Holden n’avait pas eu grand espoir de le convaincre, de toute façon. C’était pour la forme. Un geste, peut-être même un geste sincère, songea Miller. Le capitaine essayait de sauver tout le monde, jusqu’au dernier des derniers.
— Je comprends, dit Holden après un moment.
— Bien. Alors, et une fois que j’aurai bousillé ce qu’il y a là-dedans ?
— Nous examinons les différents moyens d’anéantir la station.
— Parfait. Je détesterais prendre toute cette peine pour rien.
— Est-ce qu’il y a… Il y a quelque chose que vous voulez que je fasse ? Après ?
— Non.
Julie apparut à son côté, et sa chevelure ondulait comme s’ils étaient sous l’eau. Elle baignait dans plus de clarté stellaire qu’il n’y en avait réellement.
— Attendez. Oui. Un ou deux trucs. Les parents de Julie. Ils dirigent les Entreprises Mao-Kwikowski. Ils savaient que la guerre allait éclater avant qu’elle commence. Ils entretiennent forcément des liens avec Protogène. Assurez-vous qu’ils ne s’en tirent pas sans payer leur part. Et si vous les voyez, dites-leur que je suis désolé de ne pas l’avoir retrouvée à temps.
— Entendu.
Miller s’accroupit dans l’obscurité. Y avait-il autre chose ? Ne devrait-il pas y avoir autre chose ? Un message pour Havelock, peut-être ? Ou pour Diogo et ses copains de l’APE ? Mais un message pour dire quoi ?
— Voilà, dit-il. C’est tout. Ça a été bien de bosser avec vous.
— Je suis désolé que ça se termine de cette façon.
Ce n’étaient pas des excuses pour ce qu’il avait fait ou dit, ou pour ce qu’il avait choisi et refusé.
— Ouais, dit Miller. Mais qu’est-ce que vous pouvez y faire, pas vrai ?
C’était ce que l’un comme l’autre pouvait dire se rapprochant le plus d’un adieu. Miller coupa la communication, afficha le texte que Naomi lui avait envoyé et l’activa. Pendant qu’il y était, il ralluma l’émission faite par Éros.

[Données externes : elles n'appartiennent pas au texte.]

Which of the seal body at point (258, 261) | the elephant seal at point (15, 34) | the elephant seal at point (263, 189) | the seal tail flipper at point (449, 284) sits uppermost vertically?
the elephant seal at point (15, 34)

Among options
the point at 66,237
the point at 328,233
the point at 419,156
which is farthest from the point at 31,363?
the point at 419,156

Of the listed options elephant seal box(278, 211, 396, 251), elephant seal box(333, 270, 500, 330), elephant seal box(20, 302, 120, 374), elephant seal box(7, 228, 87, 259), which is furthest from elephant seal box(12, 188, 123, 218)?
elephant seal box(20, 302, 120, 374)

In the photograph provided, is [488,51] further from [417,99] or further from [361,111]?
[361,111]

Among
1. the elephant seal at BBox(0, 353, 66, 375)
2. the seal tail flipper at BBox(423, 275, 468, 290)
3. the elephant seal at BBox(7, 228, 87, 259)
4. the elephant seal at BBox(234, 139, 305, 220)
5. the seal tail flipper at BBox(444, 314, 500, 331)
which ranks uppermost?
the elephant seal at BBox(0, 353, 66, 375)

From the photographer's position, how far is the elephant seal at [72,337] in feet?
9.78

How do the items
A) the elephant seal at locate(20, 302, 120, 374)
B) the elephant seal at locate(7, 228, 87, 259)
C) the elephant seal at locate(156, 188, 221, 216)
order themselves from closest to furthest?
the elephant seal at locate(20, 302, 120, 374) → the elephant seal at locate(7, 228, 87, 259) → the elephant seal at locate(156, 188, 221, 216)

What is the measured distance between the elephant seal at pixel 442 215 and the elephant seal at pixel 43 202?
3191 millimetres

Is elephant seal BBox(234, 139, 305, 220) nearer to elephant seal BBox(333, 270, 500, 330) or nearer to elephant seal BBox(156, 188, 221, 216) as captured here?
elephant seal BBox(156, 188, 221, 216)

Un son doux, feutré, comme des ongles grattant une feuille de papier sans fin. Il mit les lumières du chariot, et l’entrée sombre d’Éros s’éclaira d’un gris industriel tandis que les ombres refluaient dans les coins. Sa Julie imaginaire se tenait dans la lumière comme dans le pinceau d’un projecteur, illuminée ainsi que les structures derrière elle, vestige d’un long rêve touchant à sa conclusion.